> **TASK DIRECTIONS**: Gather every line of the records below that contains the word "image", and copy each such line in full.

___ ENTRIES SHOWN

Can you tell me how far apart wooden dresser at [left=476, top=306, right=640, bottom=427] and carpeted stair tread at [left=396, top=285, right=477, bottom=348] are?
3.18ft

______
___ ENTRIES SHOWN

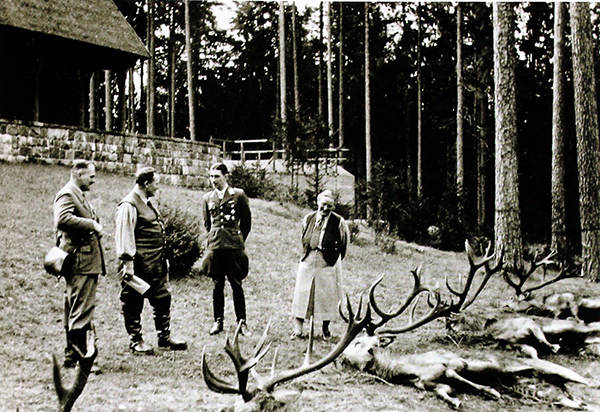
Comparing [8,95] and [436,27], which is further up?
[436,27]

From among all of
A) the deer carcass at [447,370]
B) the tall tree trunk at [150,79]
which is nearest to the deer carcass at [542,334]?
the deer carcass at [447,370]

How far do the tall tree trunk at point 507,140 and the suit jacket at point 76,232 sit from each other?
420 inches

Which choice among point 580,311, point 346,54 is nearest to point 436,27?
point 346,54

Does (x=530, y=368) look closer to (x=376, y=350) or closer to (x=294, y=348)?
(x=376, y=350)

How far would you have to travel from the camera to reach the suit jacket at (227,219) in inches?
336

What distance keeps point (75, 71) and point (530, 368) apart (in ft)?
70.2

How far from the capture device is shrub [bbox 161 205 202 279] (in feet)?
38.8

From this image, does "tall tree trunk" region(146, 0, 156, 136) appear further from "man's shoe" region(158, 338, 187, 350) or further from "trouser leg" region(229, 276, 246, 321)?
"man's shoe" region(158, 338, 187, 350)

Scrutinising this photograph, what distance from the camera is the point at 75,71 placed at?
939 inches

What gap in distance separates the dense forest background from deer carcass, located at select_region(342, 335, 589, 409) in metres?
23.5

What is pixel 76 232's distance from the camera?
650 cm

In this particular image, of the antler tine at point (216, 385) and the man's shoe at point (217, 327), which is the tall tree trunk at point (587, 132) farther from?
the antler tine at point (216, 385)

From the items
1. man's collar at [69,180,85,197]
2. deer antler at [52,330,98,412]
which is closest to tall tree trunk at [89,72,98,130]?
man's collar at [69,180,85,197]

______

> **RESULT FOR THIS TASK**:
From this image, does "tall tree trunk" region(146, 0, 156, 136) appear further from "man's shoe" region(158, 338, 187, 350) or further from "trouser leg" region(229, 276, 246, 321)?
In this particular image, of the antler tine at point (216, 385) and the man's shoe at point (217, 327), which is the tall tree trunk at point (587, 132) farther from?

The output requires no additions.